The Mudcat Café TM
Thread #52072   Message #821260
Posted By: NicoleC
07-Nov-02 - 10:20 PM
Thread Name: BS: Bush, Iraq, and War: PART EIGHT
Subject: RE: BS: Bush, Iraq, and War: PART EIGHT
I'm assuming when the Washington post reported there was a "possibility" they believed it.

There is also a possibility that I will win the Lottery Saturday. That doesn't mean I'm spending my millions yet. When I get to 4 numebrs in a row, then I'll get excited :)

Quote from an article about 1 month ago in USAToday:
"For every million immunized, one or two people will die from the vaccine, Anthony Fauci, director of the National Institute of Allergy and Infectious Diseases, said Sunday. About half of those vaccinated for the first time suffer muscle aches or fever. Serious side effects were rare during mass vaccinations in the '60s, he said, and complications in people being revacci- nated were even rarer. It's estimated that 64% of today's workforce probably was vaccinated before 1972, when routine smallpox vaccination ceased.

But it's a different world today. Ronald Atlas, president of the microbiology society, said 20% to 25% of those who suffered reactions were people who had not been vaccinated, but caught the vaccine virus from recently immunized people. Today, with so many more cancer patients, people with HIV/AIDS and others with weakened immune systems, the number of serious side effects could be "much higher, by orders of magnitude.""

So we're talking about the deaths of hundreds, maybe even thousands. Anyone who has some types of thyroid diseases, diabetes, MS or other common illnesses are at higher risk. And vaccines are being implicated in many conditions that don't appear right away (like autism and immune disorders). Additionally, the brain infection that kills most people that die of the small pox vaccine can be debilitating.
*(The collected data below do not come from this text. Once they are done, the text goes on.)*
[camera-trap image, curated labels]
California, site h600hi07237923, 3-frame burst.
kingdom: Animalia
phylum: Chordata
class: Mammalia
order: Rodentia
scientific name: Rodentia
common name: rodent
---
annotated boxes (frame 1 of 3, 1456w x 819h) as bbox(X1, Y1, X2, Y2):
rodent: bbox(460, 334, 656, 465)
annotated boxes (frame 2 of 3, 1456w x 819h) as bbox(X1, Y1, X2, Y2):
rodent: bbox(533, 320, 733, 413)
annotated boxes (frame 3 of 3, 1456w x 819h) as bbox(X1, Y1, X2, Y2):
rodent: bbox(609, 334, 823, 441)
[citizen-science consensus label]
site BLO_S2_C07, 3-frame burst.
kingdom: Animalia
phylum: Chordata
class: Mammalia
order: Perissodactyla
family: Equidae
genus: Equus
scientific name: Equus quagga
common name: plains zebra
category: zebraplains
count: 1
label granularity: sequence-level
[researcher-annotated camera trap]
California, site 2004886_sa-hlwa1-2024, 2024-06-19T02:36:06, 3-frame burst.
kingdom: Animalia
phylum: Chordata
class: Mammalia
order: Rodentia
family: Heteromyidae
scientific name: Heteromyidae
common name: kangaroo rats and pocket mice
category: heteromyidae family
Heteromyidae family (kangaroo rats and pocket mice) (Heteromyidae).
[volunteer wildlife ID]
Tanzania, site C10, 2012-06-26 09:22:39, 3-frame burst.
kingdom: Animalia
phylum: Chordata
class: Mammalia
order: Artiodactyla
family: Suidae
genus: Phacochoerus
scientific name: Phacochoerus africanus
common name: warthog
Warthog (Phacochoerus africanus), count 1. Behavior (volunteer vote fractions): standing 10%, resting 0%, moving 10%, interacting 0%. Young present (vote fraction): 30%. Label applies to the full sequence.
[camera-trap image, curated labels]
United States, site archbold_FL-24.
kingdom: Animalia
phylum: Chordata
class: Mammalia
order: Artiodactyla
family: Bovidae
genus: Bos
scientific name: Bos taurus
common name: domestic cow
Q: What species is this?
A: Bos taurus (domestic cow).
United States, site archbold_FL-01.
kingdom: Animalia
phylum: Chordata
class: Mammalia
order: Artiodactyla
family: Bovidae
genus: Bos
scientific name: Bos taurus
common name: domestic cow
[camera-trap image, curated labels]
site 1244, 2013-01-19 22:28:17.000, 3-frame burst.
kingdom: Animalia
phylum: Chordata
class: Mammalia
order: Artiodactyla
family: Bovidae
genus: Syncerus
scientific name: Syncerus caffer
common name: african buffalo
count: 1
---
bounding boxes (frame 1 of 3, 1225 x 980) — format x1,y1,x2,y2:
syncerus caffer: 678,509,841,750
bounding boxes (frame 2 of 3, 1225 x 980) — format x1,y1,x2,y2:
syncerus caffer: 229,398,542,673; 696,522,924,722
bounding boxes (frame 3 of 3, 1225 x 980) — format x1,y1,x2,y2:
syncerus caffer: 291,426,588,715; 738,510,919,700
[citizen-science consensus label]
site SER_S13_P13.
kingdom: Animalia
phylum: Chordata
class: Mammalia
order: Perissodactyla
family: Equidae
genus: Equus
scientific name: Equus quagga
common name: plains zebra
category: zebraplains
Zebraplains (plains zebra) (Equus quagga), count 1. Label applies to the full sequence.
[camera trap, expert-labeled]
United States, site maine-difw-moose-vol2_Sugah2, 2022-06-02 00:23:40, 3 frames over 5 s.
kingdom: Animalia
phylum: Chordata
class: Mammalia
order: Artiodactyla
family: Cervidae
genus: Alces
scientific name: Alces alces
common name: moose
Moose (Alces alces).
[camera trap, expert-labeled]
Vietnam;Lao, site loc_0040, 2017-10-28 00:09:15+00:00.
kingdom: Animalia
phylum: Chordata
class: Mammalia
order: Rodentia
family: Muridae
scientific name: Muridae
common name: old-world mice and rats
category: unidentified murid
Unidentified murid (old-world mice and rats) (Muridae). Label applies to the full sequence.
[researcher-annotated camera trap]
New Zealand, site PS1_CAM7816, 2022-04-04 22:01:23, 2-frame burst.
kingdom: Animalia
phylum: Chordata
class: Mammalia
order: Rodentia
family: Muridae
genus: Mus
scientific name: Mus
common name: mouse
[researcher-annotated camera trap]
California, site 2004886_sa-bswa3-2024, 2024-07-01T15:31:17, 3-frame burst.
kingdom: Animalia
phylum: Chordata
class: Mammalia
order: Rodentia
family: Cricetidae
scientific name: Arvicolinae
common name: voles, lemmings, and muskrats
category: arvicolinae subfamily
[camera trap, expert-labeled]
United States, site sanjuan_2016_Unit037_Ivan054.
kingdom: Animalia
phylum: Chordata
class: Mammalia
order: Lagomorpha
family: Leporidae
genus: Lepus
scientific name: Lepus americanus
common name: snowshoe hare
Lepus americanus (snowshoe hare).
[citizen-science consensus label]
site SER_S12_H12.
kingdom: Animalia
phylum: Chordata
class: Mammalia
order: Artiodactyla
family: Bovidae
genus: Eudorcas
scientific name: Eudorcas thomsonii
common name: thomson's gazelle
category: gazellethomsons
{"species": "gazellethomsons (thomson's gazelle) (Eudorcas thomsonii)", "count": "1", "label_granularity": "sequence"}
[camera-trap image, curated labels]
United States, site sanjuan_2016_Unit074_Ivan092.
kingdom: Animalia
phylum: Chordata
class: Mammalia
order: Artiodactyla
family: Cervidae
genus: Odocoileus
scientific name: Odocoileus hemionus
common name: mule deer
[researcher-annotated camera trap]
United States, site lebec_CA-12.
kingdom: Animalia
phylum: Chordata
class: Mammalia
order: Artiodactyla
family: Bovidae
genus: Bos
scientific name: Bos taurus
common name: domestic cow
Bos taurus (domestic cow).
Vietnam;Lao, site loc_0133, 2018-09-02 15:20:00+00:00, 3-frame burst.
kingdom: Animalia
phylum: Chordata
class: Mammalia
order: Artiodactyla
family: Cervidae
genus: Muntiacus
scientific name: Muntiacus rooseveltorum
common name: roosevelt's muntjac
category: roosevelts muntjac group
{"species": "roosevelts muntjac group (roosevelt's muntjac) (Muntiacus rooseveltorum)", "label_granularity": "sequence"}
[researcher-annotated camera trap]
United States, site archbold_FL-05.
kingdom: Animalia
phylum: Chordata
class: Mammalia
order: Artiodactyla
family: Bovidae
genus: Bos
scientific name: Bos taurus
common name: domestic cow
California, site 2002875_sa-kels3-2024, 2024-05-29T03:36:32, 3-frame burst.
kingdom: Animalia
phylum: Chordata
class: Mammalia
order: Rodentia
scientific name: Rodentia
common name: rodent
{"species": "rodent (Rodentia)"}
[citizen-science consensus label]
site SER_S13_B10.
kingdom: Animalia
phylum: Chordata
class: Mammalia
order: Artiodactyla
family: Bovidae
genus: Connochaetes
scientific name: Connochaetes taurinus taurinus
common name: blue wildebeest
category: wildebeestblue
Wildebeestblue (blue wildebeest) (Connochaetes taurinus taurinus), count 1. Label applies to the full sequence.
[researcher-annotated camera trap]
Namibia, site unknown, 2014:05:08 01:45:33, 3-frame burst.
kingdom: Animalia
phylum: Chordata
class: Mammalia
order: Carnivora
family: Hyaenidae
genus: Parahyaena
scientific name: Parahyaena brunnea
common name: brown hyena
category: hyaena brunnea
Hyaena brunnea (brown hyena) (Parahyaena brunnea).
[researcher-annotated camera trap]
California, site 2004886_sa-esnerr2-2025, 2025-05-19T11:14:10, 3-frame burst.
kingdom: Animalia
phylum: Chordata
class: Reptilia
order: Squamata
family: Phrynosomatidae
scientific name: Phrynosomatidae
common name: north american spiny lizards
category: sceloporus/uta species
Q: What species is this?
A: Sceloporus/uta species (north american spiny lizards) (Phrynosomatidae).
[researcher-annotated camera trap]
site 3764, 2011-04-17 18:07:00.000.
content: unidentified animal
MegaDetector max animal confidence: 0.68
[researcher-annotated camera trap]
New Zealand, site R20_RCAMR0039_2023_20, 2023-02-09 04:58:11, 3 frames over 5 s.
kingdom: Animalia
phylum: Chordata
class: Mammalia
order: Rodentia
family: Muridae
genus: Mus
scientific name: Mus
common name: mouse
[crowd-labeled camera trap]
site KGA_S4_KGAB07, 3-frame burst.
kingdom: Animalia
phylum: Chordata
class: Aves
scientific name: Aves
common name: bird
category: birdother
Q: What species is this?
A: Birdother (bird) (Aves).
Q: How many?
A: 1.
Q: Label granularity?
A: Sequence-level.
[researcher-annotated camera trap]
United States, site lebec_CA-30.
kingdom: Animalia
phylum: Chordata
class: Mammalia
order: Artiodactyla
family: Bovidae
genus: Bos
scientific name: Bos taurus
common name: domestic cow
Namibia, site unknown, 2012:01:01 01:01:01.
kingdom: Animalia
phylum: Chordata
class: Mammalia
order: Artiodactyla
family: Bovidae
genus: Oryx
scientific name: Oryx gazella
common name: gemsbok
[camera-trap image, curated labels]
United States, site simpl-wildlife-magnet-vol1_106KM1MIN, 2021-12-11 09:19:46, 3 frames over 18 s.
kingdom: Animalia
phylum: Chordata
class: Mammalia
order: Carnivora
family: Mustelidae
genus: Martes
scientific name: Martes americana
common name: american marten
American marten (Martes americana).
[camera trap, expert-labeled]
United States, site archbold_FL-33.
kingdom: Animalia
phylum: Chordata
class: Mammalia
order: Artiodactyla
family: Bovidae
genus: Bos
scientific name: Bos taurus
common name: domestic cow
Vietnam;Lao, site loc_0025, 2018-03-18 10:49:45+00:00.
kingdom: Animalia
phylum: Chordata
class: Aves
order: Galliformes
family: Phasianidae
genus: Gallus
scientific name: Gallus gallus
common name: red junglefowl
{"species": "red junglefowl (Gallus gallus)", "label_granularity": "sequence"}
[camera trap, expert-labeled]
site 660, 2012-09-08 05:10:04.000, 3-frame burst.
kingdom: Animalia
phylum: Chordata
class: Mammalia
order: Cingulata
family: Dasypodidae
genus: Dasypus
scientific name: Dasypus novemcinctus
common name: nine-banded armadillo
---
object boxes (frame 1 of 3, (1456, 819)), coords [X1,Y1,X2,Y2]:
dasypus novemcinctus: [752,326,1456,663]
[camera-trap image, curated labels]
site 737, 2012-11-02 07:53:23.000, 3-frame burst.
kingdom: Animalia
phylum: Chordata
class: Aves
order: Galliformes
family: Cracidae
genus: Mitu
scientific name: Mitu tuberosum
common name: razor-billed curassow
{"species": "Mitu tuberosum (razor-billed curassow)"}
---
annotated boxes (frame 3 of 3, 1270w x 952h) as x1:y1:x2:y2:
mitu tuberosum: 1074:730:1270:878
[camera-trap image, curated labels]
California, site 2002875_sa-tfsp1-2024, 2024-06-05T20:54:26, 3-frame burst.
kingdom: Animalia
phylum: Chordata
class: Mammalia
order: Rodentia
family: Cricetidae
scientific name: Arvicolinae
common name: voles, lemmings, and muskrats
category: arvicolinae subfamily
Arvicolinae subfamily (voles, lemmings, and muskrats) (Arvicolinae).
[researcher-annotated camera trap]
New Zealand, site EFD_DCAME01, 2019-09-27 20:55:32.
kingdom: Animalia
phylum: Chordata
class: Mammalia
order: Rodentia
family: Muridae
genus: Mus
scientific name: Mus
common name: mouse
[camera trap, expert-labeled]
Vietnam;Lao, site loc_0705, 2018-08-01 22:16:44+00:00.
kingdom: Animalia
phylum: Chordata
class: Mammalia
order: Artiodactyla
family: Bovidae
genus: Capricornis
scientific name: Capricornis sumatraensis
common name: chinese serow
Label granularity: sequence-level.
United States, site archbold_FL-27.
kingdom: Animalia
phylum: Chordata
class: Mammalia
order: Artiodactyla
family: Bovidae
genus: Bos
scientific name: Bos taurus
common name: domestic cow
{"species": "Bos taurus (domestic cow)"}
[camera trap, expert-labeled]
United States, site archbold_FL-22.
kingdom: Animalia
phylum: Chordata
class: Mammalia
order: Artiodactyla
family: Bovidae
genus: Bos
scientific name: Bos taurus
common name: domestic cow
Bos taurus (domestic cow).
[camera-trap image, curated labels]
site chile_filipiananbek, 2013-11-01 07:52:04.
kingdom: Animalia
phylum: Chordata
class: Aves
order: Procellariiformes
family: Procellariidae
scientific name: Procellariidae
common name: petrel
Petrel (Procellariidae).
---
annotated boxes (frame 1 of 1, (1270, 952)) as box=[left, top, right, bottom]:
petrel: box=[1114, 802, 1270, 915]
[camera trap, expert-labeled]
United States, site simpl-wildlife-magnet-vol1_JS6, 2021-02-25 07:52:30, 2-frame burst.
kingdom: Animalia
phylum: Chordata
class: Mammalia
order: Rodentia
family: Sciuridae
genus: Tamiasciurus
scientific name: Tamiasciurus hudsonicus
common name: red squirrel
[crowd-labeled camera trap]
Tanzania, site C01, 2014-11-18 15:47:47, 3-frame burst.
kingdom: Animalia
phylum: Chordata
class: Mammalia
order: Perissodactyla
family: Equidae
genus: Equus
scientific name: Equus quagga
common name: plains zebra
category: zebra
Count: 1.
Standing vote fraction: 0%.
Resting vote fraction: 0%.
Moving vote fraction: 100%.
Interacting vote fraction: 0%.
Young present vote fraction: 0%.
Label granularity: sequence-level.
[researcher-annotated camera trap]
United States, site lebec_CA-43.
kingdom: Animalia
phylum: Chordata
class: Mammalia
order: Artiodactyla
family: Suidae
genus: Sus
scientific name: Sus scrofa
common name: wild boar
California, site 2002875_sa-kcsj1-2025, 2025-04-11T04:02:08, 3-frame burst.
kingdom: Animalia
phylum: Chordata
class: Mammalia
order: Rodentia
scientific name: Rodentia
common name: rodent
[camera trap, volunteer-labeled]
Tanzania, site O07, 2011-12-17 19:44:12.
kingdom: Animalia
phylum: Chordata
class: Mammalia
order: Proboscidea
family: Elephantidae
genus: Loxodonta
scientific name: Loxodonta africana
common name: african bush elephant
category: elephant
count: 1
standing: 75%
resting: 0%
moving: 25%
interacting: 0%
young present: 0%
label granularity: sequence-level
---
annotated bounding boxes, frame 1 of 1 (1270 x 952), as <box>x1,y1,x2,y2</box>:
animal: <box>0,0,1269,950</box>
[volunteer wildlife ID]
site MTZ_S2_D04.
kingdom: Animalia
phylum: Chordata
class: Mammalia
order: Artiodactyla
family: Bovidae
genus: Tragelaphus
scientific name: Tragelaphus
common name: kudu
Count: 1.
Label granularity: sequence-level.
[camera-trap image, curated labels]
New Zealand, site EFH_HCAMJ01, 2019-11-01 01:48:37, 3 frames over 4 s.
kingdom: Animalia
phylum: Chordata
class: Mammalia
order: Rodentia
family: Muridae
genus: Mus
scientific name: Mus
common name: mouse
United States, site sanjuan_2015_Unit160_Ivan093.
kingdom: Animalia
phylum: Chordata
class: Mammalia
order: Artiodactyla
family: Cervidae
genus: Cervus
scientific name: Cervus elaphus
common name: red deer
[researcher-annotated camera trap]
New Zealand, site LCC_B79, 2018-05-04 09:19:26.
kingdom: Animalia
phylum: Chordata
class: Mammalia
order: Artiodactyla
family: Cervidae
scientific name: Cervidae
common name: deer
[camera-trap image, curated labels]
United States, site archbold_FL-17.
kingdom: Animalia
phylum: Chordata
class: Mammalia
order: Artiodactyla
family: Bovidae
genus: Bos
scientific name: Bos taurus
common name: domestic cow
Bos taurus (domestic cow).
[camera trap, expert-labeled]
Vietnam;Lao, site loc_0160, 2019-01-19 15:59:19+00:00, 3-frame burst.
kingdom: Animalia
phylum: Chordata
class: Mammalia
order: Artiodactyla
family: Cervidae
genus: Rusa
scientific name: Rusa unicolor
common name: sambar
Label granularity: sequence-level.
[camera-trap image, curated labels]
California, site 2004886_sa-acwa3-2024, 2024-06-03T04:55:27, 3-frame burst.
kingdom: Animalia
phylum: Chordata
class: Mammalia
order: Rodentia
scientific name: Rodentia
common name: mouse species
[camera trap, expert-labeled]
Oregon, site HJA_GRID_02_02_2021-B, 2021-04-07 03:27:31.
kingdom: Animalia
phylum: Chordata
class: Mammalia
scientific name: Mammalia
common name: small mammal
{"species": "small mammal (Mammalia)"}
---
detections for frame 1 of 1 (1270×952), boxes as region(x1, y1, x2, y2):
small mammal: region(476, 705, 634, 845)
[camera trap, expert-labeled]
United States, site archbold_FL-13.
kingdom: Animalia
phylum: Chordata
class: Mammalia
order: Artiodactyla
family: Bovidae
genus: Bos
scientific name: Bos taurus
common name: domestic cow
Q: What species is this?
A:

The vaccination itself is a "live" vaccine, and can cause the spread of the smallpox virus. Not a problem in a control condition. But a mass innoculation would have people lined up to get jabbed. (I've been through one -- a measles epidemic. 30,000 people on campus vaccinated in 2 days. Nasty experience, and we all caught everyone else's colds.)

A mass innoculation would without a doubt reintroduce the disease to the world, causing the deaths of thousands more worldwide.

We stopped vaccinating for small pox because it was a very risky vaccine compared to the others, and the chances of catching it had dropped very low. Without a clear indication that we are at a substantial risk, it seems like the vaccine is the greater danger.